This is a problem of record linkage. The dedupe python library provides a complete implementation, but even if you don't use python, the documentation has a good overview of how to approach this problem.
Briefly, within the standard paradigm, this task is broken into three stages
Compare the fields, in this case just the name. You can use one or more comparator for this, for example an edit distance like the Levenshtein distance or something like the cosine distance that compares the number of common words.
Turn an array fo distance scores into a probability that a pair of records are truly about the same thing
Cluster those pairwise probability scores into groups of records that likely all refer to the same thing.
You might want to create logic that ignores the letter/number combination of model numbers (since they're nigh always extremely similar).
Not having any experience with this type of problem, but I think a very naive implementation would be to tokenize the search term, and search for matches that happen to contain any of the tokens.
"Canon PowerShot A20 IS", for example, tokenizes into:
Canon
Powershot
A20
IS
which would match each of the other items you want to show up in the results.
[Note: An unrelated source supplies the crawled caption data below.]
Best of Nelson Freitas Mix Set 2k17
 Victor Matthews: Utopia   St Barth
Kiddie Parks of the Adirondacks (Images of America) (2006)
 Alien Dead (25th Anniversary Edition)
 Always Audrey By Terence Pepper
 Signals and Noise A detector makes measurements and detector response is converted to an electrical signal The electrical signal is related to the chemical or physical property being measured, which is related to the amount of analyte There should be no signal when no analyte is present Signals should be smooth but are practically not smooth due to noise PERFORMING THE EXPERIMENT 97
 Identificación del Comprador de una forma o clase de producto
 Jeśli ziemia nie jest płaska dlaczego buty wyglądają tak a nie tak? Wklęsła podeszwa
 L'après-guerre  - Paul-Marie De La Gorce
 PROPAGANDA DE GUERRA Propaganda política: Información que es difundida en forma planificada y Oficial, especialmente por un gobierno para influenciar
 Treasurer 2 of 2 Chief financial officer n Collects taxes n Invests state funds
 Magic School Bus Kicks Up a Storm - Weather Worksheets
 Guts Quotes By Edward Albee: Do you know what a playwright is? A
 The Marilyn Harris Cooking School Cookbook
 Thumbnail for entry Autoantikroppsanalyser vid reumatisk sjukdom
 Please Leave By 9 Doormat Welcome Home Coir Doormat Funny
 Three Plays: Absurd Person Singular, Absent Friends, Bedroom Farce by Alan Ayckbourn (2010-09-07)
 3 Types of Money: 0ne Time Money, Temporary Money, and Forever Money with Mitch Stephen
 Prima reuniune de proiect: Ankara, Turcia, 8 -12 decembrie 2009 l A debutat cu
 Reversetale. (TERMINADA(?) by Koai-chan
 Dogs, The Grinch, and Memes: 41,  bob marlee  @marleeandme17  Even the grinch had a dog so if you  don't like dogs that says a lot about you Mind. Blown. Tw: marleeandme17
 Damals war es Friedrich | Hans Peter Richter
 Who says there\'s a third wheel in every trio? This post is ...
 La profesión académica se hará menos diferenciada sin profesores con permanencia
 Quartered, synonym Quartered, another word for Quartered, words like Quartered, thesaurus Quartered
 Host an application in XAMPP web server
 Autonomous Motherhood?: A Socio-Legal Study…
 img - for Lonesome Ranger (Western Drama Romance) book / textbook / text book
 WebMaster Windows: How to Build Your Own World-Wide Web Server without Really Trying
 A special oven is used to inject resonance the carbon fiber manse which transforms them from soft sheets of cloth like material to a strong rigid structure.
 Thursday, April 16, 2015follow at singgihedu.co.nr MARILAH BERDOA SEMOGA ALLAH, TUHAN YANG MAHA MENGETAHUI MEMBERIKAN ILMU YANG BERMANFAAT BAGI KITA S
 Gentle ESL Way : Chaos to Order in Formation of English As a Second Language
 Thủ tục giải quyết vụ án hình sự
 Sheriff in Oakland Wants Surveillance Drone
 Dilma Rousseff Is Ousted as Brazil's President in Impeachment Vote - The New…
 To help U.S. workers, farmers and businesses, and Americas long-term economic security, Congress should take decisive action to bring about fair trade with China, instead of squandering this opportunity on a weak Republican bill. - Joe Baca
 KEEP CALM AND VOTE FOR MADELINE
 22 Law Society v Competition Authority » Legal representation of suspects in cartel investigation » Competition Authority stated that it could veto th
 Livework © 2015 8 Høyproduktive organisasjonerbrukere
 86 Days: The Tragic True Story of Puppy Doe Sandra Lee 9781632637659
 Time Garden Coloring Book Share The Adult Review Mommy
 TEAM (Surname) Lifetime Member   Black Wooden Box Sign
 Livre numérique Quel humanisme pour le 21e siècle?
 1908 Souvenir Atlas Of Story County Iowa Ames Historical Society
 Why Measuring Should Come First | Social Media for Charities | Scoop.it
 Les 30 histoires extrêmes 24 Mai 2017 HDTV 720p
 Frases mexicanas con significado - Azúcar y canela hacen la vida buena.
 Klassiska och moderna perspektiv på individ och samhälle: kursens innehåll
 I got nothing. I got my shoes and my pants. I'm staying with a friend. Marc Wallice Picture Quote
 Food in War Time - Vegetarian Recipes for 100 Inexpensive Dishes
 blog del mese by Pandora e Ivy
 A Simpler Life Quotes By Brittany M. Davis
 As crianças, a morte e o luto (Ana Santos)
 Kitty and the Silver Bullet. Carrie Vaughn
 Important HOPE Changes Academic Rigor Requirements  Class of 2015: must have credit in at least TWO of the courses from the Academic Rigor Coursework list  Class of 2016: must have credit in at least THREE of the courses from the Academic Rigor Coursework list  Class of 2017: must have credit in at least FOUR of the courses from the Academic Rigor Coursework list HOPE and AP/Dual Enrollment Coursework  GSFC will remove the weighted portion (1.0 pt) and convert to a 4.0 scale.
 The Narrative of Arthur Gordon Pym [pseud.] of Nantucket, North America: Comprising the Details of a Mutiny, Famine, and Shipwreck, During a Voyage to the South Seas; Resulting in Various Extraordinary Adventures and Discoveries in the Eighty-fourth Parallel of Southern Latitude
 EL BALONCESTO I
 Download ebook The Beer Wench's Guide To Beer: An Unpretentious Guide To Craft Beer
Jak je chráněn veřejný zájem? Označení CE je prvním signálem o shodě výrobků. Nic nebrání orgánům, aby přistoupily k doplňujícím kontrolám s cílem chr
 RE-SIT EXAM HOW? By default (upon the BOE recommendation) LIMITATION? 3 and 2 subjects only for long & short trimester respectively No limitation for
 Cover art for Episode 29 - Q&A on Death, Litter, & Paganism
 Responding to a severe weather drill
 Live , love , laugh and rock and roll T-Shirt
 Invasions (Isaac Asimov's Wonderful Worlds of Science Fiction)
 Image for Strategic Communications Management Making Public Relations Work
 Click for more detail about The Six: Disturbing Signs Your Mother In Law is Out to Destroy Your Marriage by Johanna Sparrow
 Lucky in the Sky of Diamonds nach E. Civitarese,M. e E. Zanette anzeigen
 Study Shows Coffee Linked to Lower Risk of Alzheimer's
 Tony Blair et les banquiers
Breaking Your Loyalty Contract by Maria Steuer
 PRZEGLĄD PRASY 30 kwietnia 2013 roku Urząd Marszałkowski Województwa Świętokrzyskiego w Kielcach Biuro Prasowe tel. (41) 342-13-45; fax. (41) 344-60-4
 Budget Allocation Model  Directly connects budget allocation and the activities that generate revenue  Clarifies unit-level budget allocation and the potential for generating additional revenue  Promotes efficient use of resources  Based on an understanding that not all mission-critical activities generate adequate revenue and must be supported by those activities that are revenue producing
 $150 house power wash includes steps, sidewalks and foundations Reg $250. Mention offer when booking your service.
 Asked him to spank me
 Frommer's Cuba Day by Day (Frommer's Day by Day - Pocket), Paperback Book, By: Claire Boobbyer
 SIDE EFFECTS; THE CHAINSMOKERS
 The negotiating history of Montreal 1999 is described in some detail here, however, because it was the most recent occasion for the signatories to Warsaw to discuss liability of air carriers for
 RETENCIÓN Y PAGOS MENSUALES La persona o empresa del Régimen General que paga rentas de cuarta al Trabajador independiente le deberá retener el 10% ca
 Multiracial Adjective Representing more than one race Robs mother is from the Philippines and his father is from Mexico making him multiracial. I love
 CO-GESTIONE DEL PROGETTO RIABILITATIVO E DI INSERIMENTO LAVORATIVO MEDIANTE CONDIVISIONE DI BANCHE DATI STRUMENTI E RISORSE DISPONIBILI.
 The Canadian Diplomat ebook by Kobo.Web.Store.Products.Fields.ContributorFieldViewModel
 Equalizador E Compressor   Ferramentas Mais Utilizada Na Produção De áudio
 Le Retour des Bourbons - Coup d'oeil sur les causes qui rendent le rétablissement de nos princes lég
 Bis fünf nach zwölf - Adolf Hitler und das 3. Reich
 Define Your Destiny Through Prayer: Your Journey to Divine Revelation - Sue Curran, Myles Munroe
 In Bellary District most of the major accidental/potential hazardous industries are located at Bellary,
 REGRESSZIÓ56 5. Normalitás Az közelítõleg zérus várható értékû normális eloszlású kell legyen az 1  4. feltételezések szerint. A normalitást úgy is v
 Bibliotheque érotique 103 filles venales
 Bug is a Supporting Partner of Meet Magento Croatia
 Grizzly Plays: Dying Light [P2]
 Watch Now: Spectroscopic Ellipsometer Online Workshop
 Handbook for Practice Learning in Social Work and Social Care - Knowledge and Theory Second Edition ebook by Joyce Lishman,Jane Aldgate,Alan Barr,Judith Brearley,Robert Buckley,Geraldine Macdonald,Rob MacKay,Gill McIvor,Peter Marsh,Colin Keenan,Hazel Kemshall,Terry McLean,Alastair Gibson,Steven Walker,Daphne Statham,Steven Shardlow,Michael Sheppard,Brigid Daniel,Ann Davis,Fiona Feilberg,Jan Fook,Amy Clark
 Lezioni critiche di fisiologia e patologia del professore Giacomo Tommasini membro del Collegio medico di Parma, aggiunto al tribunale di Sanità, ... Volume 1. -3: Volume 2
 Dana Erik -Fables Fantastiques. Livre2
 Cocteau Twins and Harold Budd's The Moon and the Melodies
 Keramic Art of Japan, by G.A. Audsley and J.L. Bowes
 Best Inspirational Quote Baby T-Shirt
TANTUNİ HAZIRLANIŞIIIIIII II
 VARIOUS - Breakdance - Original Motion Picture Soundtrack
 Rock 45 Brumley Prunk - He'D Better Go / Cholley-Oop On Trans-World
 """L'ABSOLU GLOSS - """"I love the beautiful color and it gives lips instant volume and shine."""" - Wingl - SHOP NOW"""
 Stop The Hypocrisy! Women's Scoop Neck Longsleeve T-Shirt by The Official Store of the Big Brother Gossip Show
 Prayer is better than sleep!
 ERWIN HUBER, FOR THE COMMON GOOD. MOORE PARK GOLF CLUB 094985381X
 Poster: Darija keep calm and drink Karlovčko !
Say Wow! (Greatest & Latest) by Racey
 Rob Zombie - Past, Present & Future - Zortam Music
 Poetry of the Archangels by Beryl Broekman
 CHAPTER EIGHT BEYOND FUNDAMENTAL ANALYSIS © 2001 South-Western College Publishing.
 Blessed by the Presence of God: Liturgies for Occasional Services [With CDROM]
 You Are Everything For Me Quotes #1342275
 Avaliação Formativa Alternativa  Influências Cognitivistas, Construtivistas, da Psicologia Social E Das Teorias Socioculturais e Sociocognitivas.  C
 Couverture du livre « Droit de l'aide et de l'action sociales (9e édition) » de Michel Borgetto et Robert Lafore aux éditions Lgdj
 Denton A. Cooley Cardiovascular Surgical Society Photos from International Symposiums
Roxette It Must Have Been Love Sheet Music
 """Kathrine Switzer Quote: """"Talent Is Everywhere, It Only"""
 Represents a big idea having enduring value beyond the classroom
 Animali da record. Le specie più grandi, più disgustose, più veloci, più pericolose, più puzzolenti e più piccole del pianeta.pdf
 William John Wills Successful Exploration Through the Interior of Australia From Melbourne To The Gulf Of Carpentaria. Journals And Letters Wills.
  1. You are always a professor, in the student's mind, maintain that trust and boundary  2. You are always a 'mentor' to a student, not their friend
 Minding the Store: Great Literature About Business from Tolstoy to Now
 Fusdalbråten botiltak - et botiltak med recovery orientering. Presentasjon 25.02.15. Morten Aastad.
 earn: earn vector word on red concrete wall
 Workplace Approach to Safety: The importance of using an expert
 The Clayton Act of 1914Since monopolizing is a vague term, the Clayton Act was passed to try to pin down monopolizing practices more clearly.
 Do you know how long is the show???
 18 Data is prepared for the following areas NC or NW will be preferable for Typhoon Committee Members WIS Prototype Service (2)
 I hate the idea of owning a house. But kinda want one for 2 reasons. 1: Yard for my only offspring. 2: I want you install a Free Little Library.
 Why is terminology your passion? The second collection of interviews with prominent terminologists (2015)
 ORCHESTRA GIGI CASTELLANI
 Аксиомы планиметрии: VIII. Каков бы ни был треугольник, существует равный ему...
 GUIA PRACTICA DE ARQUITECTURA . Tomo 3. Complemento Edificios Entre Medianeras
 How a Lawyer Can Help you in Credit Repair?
Of course, this strategy will likely produce a whole lot of false matches as well.
Another strategy would be to store "keywords" with each item, such as "camera", "canon", "digital camera", and searching based on items that have matching keywords. In addition, if you stored other attributes such as Maker, Brand, etc., you could search on each of these.
Spell checking algorithms come to mind.
Although I could not find a good sample implementation, I believe you can modify a basic spell checking algorithm to comes up with satisfactory results. i.e. working with words as a unit instead of a character.
The bits and pieces left in my memory:
Strip out all common words (a, an, the, new). What is "common" depends on context.
Take the first letter of each word and its length and make that an word key.
When a suspect word comes up, looks for words with the same or similar word key.
It might not solve your problems directly... but you say you were looking for ideas, right?
:-)
That is exactly the problem I'm working on in my spare time. What I came up with is:
based on keywords narrow down the scope of search:
in this case you could have some hierarchy:
type --> company --> model
so that you'd match
"Digital Camera" for a type
"Canon" for company and there you'd be left with much narrower scope to search.
You could work this down even further by introducing product lines etc.
But the main point is, this probably has to be done iteratively.
We can use the Datadecision service for matching products.
It will allow you to automatically match your product data using statistical algorithms. This operation is done after defining a threshold score of confidence.
All data that cannot be automatically matched will have to be manually reviewed through a dedicated user interface.
The online service uses lookup tables to store synonyms as well as your manual matching history. This allows you to improve the data matching automation next time you import new data.
I worked on the exact same thing in the past. What I have done is using an NLP method; TF-IDF Vectorizer to assign weights to each word. For example in your case:
Canon PowerShot a20IS
Canon --> weight = 0.05 (not a very distinguishing word)
PowerShot --> weight = 0.37 (can be distinguishing)
a20IS --> weight = 0.96 (very distinguishing)
This will tell your model which words to care and which words to not. I had quite good matches thanks to TF-IDF.
But note this: a20IS cannot be recognized as a20 IS, you may consider to use some kind of regex to filter such cases.
After that, you can use a numeric calculation like cosine similarity.